Tennis champions battle to overcome jet lag and their opponents as they fly from Beijing to New York for the US Open.

26 August 2008

NEW YORK -- The rings of the Olympics are not the only ones in common for Rafael Nadal, Roger Federer and the Williams sisters.

Chances are those tennis champions also share dark circles under their eyes, courtesy of the just completed Beijing Games and cross-continent flying.

Fresh off a gold medal in men's singles at the Olympics, Nadal began his quest for his first US Open title on Monday as the newly minted No 1 player in the world.

"It's important, jet lag," this year's French Open and Wimbledon champion said Monday after an unexpectedly tight 7-6 (4), 6-3, 7-6 (4) victory over Bjorn Phau. "The rest is fine. The problem is to play Toronto, Cincinnati, Beijing and come back here. So in two weeks, two times, 12 hours' jet lag. Before, after Wimbledon, I only had six or seven days to recover.
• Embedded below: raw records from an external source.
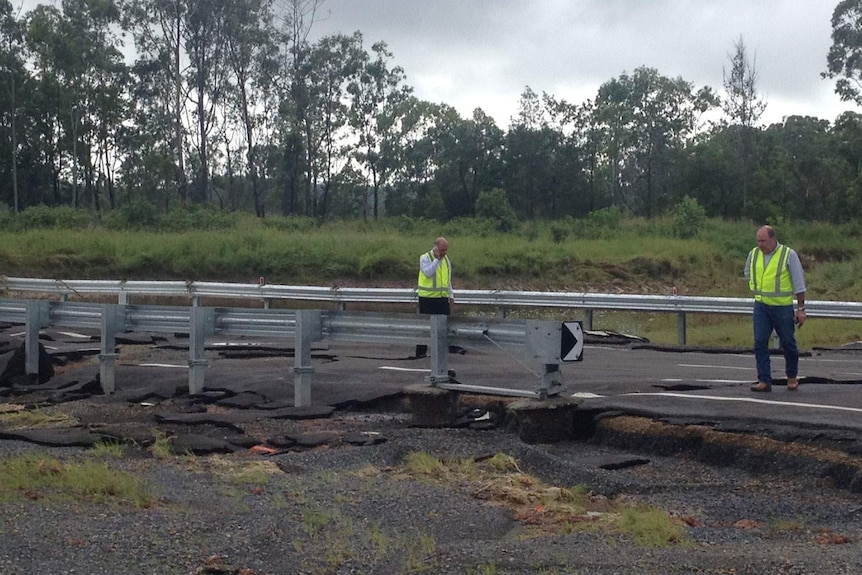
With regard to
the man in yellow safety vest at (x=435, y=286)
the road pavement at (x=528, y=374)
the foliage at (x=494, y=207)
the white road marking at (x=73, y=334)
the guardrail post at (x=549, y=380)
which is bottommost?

"But at the same time, I must be very happy how I did this year anyway. If I lose tomorrow - hopefully not - I am happy about how I played this year. I am just trying to continue playing like this in this tournament."

If he does, maybe he can solve Federer on a hardcourt the way he finally figured out his rival on Wimbledon grass in July. Nadal is seeking his third straight Grand Slam title, though he's never gotten past the US Open quarterfinals.

Federer flamed out in singles in Beijing, but captured gold for Switzerland in doubles before heading to New York to try to defend his US Open title for a fourth straight year.

There is no time to sleep at all, let alone on the hot Nadal, who just ended Federer's reign as the world's top player after an incredible 237 weeks.

The extensive travel and time zone jumping has been tough, but Federer has been gearing up for it. The Olympic tournament ended last Sunday, giving the finalists a week to get to New York and become acclimated with the 12-hour time difference.

Of the 64 men who played singles in Beijing, 51 are also in the US Open field. Likewise, 55 women are doing the double that comes along every four years.

"I'm just going to try to recover from a whole lot of travelling we've had," said Federer, a 12-time Grand Slam champion. "You do a lot of prevention, you know, stretching, massage and a lot of sleep, eat healthy kind of thing."